[Source data]
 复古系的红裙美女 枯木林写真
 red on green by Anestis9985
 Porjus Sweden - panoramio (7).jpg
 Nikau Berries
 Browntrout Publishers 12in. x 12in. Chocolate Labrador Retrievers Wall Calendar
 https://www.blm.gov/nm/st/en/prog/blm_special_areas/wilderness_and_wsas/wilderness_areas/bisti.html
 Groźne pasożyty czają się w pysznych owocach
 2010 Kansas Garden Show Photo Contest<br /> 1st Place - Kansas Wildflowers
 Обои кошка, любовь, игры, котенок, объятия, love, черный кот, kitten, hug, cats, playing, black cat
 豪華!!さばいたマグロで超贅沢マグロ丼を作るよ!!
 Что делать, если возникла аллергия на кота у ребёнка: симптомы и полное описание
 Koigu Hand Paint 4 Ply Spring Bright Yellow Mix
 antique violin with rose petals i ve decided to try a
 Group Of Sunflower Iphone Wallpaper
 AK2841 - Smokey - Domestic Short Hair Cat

---

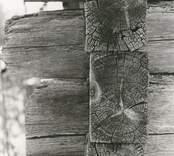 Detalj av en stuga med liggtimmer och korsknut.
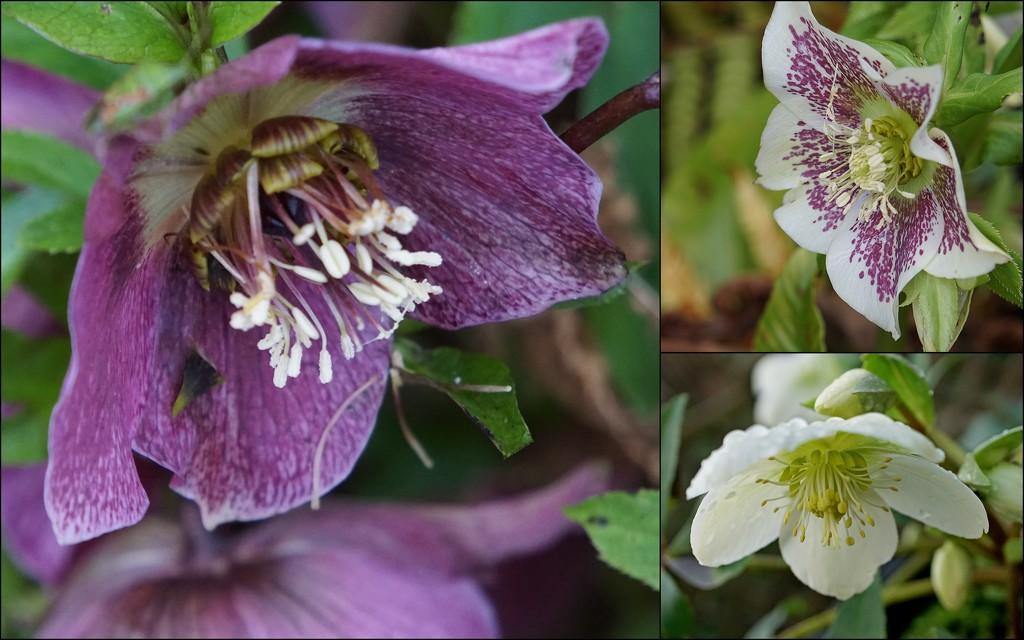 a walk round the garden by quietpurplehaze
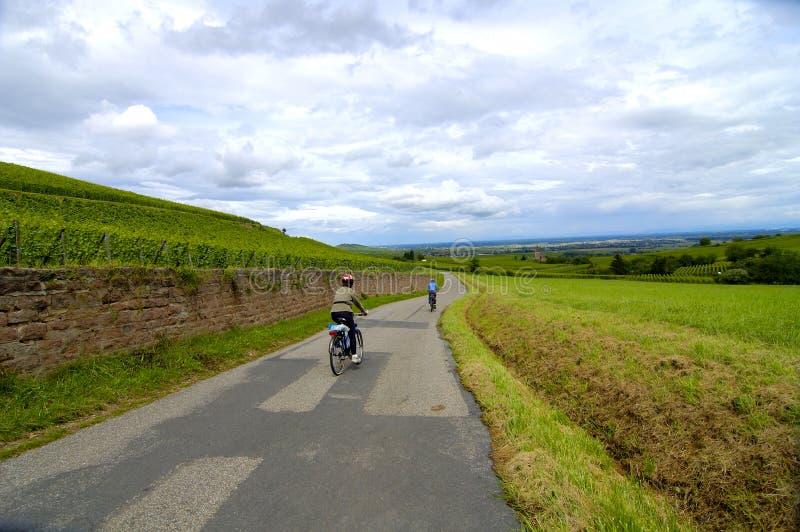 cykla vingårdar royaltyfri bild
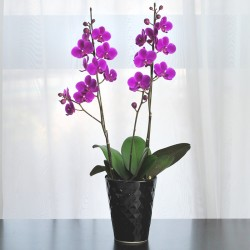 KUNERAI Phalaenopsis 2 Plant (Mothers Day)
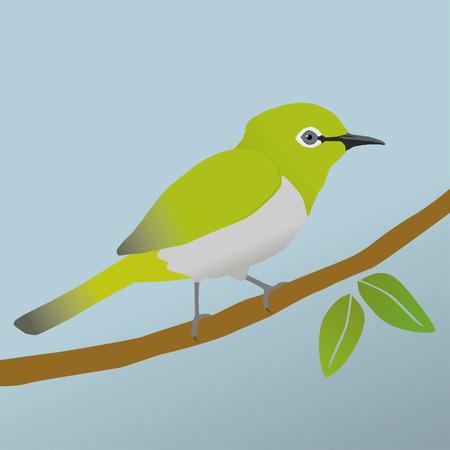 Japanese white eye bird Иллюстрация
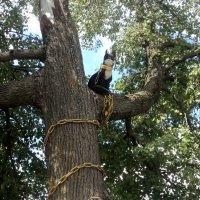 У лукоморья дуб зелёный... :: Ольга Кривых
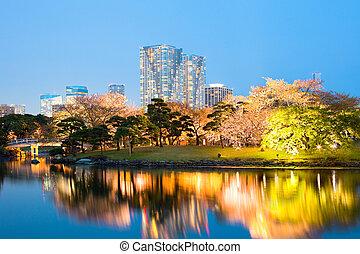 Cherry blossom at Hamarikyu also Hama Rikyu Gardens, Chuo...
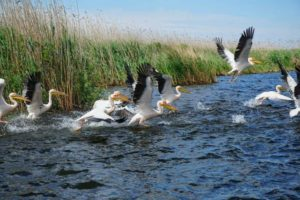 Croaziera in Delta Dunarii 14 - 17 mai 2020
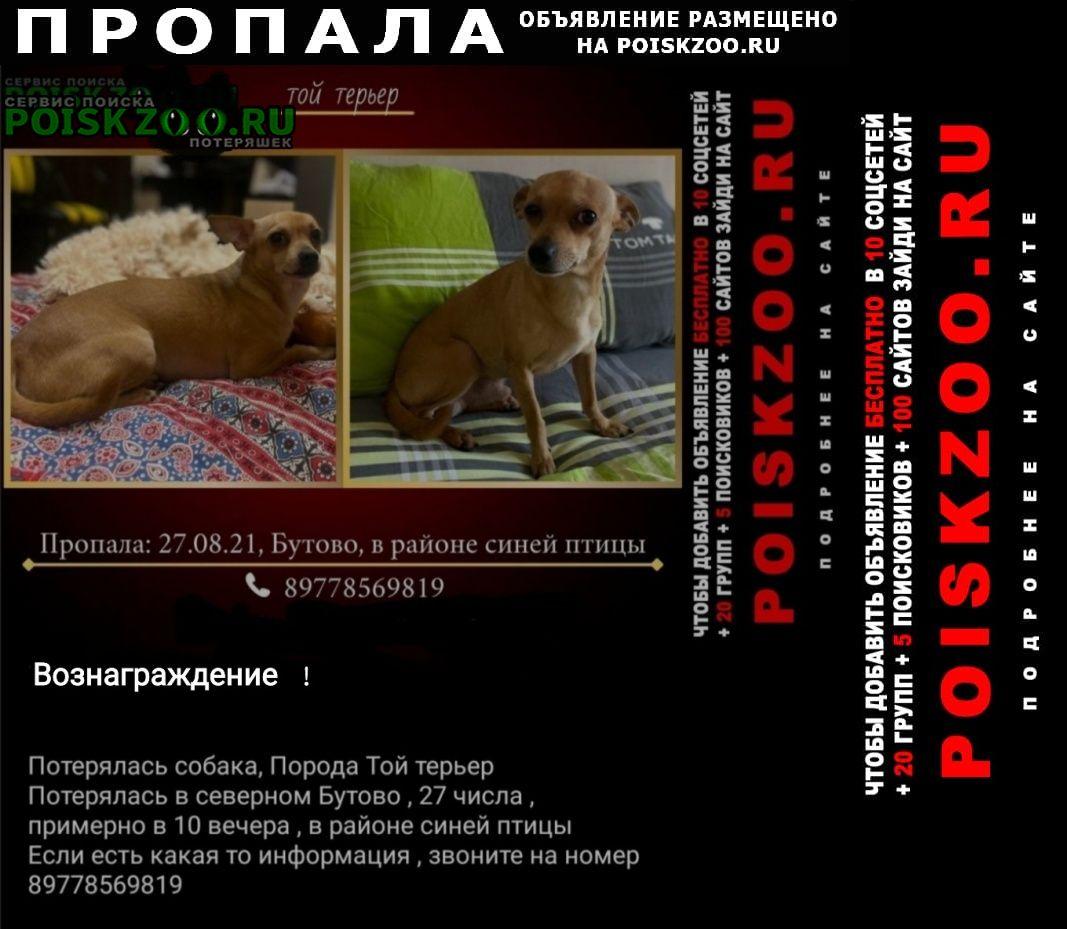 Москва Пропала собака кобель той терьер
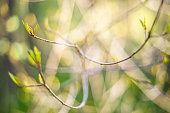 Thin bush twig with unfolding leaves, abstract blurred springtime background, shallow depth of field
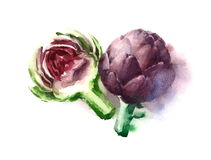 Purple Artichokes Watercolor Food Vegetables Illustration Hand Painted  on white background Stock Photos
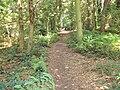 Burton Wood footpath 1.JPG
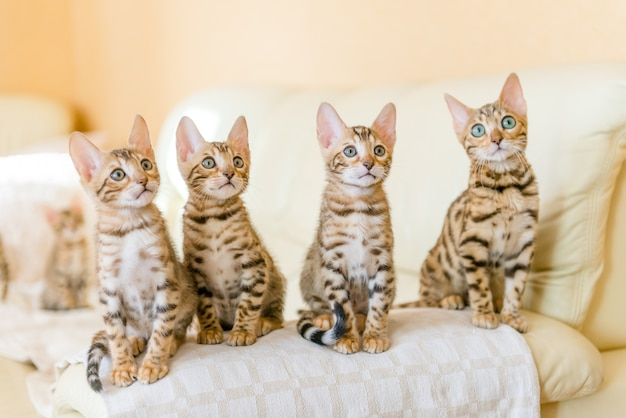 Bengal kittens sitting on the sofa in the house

--

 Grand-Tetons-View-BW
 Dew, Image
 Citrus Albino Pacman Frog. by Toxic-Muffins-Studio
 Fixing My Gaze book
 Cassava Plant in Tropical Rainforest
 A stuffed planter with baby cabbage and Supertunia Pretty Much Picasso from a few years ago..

__Exercise requirements__: Output the lines above exactly, but only those between the line holding "Group Of Sunflower Iphone Wallpaper" and the line holding "AK2841 - Smokey - Domestic Short Hair Cat", inclusive.

__Reply to the task__:
 Group Of Sunflower Iphone Wallpaper
 AK2841 - Smokey - Domestic Short Hair Cat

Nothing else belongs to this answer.